Josiah Quincy IV (; January 17, 1802 – November 2, 1882) was an American politician. He was mayor of Boston (December 11, 1845 – January 1, 1849), as was his father Josiah Quincy III (mayor in 1823–1828) and grandson Josiah Quincy VI (mayor in 1895–1899).

Career

He attended Philips' Academy, Andover and graduated from Harvard College in 1821.

He was elected a member of the Ancient and Honorable Artillery Company of Massachusetts in 1823 and became its captain in 1829 at the age of 27.

He was the author of Figures of the Past (1883).

As a member of the Massachusetts State Legislature in 1837, he was instrumental in the establishment of the Massachusetts Board of Education. 
He built the Josiah Quincy Mansion in 1848.

He was elected to the Boston City Council in 1833 and served as its president from 1834 to 1857.

He served as mayor of Boston from 1845 to 1849.  He served as treasurer of the Boston Athenaeum from 1837 to 1852.

Travels
In 1844, while traveling with Charles Francis Adams met Joseph Smith, the founder of the Church of Jesus Christ and the Latter Day Saints, in Nauvoo, Illinois, where Adams received a copy of the Book of Mormon which had previously belonged to Smith's first wife, Emma Smith. The book is now in the archive collections of Adams National Historical Park. At the visit, Smith showed Adams and Quincy four Egyptian mummies and ancient papyri. Adams was not impressed by Smith, and wrote in his diary entry that day, "Such a man is a study not for himself, but as serving to show what turns the human mind will sometimes take. And herafter if I should live, I may compare the results of this delusion with the condition in which I saw it and its mountebank apostle."

Family

His brother Edmund (1808–1877) was a prominent abolitionist, and author of the biography of his father and of a romance, Wensley (1854).  A sister, Anna Cabot Lowell Quincy Waterston, was a writer; and another sister, Eliza Susan (1798–1884) was her father's secretary and the biographer of her mother.
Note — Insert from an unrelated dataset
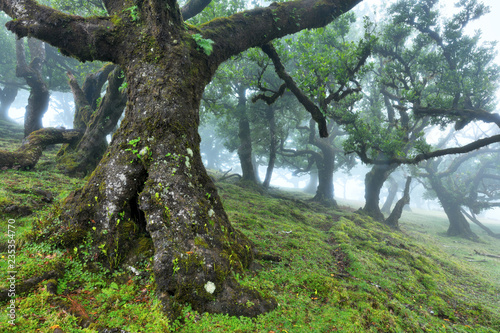 Old cedar tree in Fanal forest - Madeira island. Portugal. Canvas Print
Quincy had two sons — Josiah Phillips (1829–1910), a lawyer, who wrote, besides some verse, The Protection of Majorities (1876) and Double Taxation in Massachusetts (1889); and Samuel Miller (1833–1887), who practised law, wrote on legal subjects, served in the Union army during the Civil War, and was breveted brigadier-general of volunteers in 1865. 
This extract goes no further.